▸ **FRAGMENT**:
┄┄┄┄┄┄┄┄┄┄┄┄┄┄┄┄┄┄┄┄

Oglądaliście walkę ? Całe to widowisko to jakaś ściema na pokaz, przecież on powinien przegrać ,jedna akcja i tyle co pokazał, a Thompson cały czas praktycznie na nim leżał cisnąc go do maty ringu i bijąc go po głowie.Thomson miał racje na końcu walki że nie słusznie przegrał. Pudzianowski uważa się za wielkiego mistrza pewnego siebie mocarza ,a tak naprawdę to wieśniak który nie umie się wysłowić!
Też z początku miałem wrażenie, że Pudzian powinien przegrać walkę, ale potem zrobiłem na chłodno podsumowanie. Thompson oprócz kilku obaleń i prób uderzenia leżącego Pudziana w pierwszej rundzie nie pokazał nic. Było być może widać dużo "ciosów" anglika, ale większość nie dochodziła, zsuwała się po głowie. Pudzian sprzedał jeszcze parę low-kicków. Mimo wszystko runda dla Thompsona, bo większość I rundy sobie na nim leżał.
Za to druga runda to już widoczna przewaga Pudziana. Na początku cios, który zachwiał Thompsonem(aż dziwne że nie był to "pchany cios";]). Potem jednak znowu powrót do parteru. Tam chwilowa próba duszenia przez Thompsona, jednak Pudzian ładnie się obrócił. Na uwagę zasługuje wymiana ciosów pod koniec walki w parterze, gdzie obydwaj bili się jednocześnie, jednak wyraźnie było widać, że Pudzian ciosami młotkowymi bije anglika po głowie, zaś Thompson próbował bić w tułów, ciosy w głowę prawie nie doszły(fakt, że rozciął polakowi łuk brwiowy, ale na takie coś wystarczy jeden celny cios, kto kiedykolwiek uderzył bądź dostał w łuk brwiowy ten potwierdzi:) ). Pod koniec walki próba obalenia przez Thompsona zakończyła się idealną pozycją na czyste ciosy Pudziana w głowę anglika. Gdyby tu pozostało mu trochę więcej siły, pewnie skończyłoby się nokautem. Po zakończeniu ciosów jeszcze duszenie, tu jednak też mu zabrakło siły, aby utrzymać uchwyt na szyi anglika w momencie upadku obydwu na parter. Szkoda tej akcji, bo była duża szansa, aby anglik odpłynął i nie było by żadnych krzyków, że walka ustawiona itp. Wg mnie był remis, bądź minimalnie wygrał Pudzian, zdecydowanie wyprowadził więcej "czystych" ciosów i jakby nie patrzeć, umiejętnie bronił się przed Thompsonem, a przecież to też jest w jakiś sposób punktowane.

┄┄┄┄┄┄┄┄┄┄┄┄┄┄┄┄┄┄┄┄

Pytania o geometrię sceny:
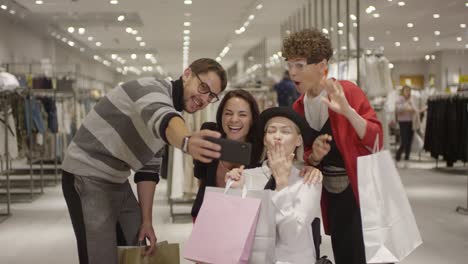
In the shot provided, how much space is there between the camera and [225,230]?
2246 millimetres

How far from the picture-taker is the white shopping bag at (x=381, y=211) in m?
2.41

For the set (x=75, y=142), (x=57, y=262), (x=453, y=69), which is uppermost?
(x=453, y=69)

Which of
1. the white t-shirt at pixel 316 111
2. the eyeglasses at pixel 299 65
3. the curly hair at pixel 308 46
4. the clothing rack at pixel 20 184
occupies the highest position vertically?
the curly hair at pixel 308 46

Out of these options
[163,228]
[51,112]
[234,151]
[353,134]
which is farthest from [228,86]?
[234,151]

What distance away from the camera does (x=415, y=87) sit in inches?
648

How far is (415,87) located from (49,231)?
11.9 metres

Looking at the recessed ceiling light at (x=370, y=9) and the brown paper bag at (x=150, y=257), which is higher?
the recessed ceiling light at (x=370, y=9)

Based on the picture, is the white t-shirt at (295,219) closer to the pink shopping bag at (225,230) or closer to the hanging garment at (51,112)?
the pink shopping bag at (225,230)

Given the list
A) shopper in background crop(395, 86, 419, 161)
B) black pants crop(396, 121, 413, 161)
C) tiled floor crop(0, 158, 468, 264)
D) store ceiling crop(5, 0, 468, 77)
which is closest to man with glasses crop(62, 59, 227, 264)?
tiled floor crop(0, 158, 468, 264)

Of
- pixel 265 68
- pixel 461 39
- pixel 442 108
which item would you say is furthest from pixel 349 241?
pixel 265 68

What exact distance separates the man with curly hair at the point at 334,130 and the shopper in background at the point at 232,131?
0.20 metres

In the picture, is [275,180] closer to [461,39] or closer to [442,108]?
[461,39]

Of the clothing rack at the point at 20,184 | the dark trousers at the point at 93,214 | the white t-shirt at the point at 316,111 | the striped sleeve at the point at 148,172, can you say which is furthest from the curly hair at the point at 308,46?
the clothing rack at the point at 20,184

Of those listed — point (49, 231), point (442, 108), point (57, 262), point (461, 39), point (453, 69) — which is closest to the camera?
point (57, 262)
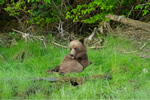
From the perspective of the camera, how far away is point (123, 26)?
38.0 ft

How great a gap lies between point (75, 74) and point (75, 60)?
696mm

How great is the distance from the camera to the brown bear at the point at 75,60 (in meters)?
7.36

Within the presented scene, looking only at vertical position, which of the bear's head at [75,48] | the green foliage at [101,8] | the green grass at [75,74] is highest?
the green foliage at [101,8]

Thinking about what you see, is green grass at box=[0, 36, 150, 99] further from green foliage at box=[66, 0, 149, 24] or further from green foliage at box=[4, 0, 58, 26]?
green foliage at box=[4, 0, 58, 26]

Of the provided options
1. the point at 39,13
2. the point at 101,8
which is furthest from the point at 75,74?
the point at 39,13

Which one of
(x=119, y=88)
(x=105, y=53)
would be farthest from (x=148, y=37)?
(x=119, y=88)

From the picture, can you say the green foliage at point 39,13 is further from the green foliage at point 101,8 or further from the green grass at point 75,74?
the green grass at point 75,74

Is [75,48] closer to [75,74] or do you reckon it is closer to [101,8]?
[75,74]

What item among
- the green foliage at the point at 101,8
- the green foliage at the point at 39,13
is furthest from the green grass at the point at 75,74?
the green foliage at the point at 39,13

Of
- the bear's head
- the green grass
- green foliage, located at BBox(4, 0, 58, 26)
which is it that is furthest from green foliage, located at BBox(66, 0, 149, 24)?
the bear's head

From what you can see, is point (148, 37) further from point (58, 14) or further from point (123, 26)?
point (58, 14)

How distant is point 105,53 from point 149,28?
1.71 meters

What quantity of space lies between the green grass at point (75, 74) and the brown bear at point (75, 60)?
265mm

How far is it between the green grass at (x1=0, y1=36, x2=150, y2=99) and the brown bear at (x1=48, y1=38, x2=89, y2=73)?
265 mm
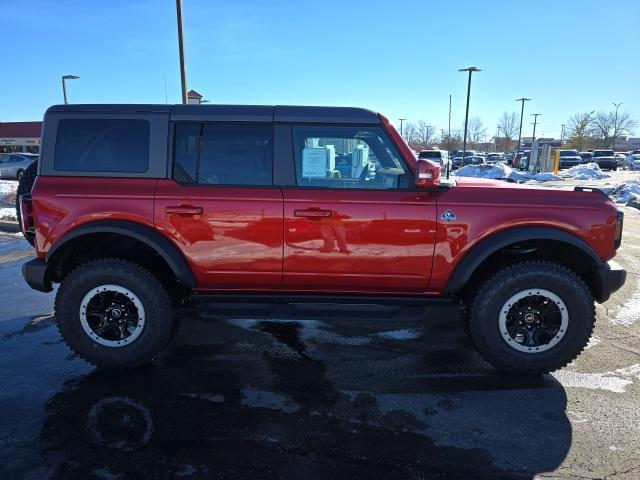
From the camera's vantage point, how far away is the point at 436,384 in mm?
3605

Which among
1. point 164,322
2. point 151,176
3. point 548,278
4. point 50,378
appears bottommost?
point 50,378

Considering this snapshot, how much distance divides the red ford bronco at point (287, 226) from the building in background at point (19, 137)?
57.6 m

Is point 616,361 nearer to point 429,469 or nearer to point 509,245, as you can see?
point 509,245

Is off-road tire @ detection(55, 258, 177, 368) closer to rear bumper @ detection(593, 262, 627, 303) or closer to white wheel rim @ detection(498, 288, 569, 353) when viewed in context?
white wheel rim @ detection(498, 288, 569, 353)

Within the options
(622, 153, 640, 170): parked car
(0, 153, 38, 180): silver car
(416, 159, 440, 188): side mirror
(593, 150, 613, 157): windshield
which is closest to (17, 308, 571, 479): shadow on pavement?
(416, 159, 440, 188): side mirror

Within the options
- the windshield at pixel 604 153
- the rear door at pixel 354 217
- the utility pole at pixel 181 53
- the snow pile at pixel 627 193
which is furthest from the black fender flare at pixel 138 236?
the windshield at pixel 604 153

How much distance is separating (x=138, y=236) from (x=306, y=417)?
182 cm

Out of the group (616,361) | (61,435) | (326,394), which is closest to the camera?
(61,435)

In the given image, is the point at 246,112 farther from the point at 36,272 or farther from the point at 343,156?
the point at 36,272

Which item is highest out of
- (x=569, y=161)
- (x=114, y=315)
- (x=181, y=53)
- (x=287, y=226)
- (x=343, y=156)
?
(x=181, y=53)

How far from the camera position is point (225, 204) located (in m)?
3.56

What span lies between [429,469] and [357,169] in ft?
7.02

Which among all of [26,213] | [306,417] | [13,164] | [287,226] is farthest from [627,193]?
[13,164]

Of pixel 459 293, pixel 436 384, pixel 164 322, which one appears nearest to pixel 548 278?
pixel 459 293
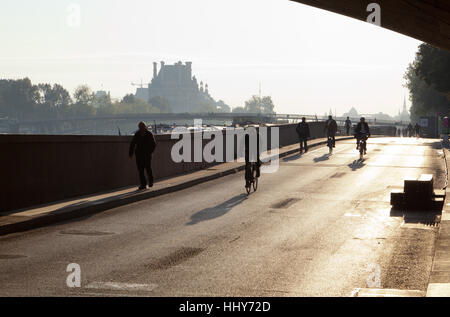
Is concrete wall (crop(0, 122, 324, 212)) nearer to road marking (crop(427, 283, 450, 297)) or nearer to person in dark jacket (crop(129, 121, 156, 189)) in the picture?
person in dark jacket (crop(129, 121, 156, 189))

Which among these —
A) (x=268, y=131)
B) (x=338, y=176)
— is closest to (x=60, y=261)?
(x=338, y=176)

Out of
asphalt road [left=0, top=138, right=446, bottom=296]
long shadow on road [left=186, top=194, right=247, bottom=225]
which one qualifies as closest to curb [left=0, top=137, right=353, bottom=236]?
asphalt road [left=0, top=138, right=446, bottom=296]

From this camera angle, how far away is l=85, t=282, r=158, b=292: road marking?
9281 millimetres

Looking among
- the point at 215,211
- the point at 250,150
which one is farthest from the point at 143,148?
the point at 215,211

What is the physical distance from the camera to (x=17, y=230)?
48.0 feet

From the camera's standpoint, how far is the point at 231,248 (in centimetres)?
1263

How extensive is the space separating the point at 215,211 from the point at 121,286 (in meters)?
8.54

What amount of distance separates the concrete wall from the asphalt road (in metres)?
1.75

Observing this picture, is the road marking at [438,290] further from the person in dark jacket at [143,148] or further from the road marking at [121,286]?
the person in dark jacket at [143,148]

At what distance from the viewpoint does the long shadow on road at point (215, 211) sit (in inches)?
656

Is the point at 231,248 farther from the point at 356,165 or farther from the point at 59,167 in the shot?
the point at 356,165

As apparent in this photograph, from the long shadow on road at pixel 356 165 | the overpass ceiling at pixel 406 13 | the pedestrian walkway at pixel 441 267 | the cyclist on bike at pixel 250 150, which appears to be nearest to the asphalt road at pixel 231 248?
the pedestrian walkway at pixel 441 267

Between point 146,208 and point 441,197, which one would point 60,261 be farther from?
point 441,197
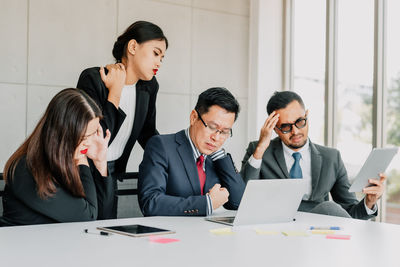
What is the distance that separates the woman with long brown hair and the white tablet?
1.53 meters

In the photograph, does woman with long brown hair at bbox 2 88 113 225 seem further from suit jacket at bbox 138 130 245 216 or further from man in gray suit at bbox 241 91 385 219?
man in gray suit at bbox 241 91 385 219

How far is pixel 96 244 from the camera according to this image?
6.08 feet

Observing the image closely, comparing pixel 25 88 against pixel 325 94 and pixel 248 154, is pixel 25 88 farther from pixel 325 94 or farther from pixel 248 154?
pixel 325 94

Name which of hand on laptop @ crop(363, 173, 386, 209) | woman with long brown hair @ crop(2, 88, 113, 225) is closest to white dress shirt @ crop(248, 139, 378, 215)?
hand on laptop @ crop(363, 173, 386, 209)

┄┄┄┄┄┄┄┄┄┄┄┄┄┄┄┄┄┄┄┄

▸ **POLECENIA**:
• 1. Odpowiedz krótko na podstawie tekstu o walce:
(a) Komu autor drugiej wypowiedzi przyznaje pierwszą rundę?
(b) Jakimi ciosami Pudzian bił Anglika po głowie w parterze pod koniec walki?
(c) Co Thompson rozciął Polakowi?
• 2. Przepisz z tekstu o walce fragment od słów "Też z początku" aż do słów "na nim leżał.".
• 3. Dopisz dalszy ciąg tekstu o walce, zaczynając po jego ostatnim zdaniu.
Pozycje pochodzą z innego źródła.

▸ **ODPOWIEDZI**:
• 1.
(a) Thompsonowi.
(b) Ciosami młotkowymi.
(c) Łuk brwiowy.

• 2.
Też z początku miałem wrażenie, że Pudzian powinien przegrać walkę, ale potem zrobiłem na chłodno podsumowanie. Thompson oprócz kilku obaleń i prób uderzenia leżącego Pudziana w pierwszej rundzie nie pokazał nic. Było być może widać dużo "ciosów" anglika, ale większość nie dochodziła, zsuwała się po głowie. Pudzian sprzedał jeszcze parę low-kicków. Mimo wszystko runda dla Thompsona, bo większość I rundy sobie na nim leżał.

• 3.
Z chęcią bym obejrzał 3 rundę, bo było widać, że anglik jest (o dziwo) bardziej zmęczony od Pudziana. Byłaby duża szansa na wykończenie go.
Mimo wszystko wg mnie Pudzian, pomimo długiego leżenia na macie, lepiej się zaprezentował i zasłużył na to zwycięstwo, chociaż bardziej sędziowie powinni zdecydować o dogrywce, wtedy by nie było wątpliwości kto wygrał tę walkę.
Pozdrawiam
Mamed Khalidov to jest prawdziwy wojownik! Te komercyjne przystawki mają przyciągnąć jak najwięcej famy. Co nie zmienia faktu, że Thompson powinien wygrać i bardzo dobrze zrobił, że wypowiedział się na końcu. Najciekawsze momenty walki działy się zapewne po zakończeniu, kiedy to Polsat puścił po dwa razy te same reklamy.
znawca tematu się znalazł-to do sebka.Człowieku zrób tyle co "Pudzian". Mówisz bzdury
Popieram Gościa z 3:07, walka Mameda to była kwintesencja MMA, pozostałe walki raczej słabe, a walka Pudziana, to takie zapasy początkujących zapaśników, bardzo słaby poziom.
W stójce,to jeszcze ,,jakoś'' sobie daję rade Pudzian,ale w parterze to masacra..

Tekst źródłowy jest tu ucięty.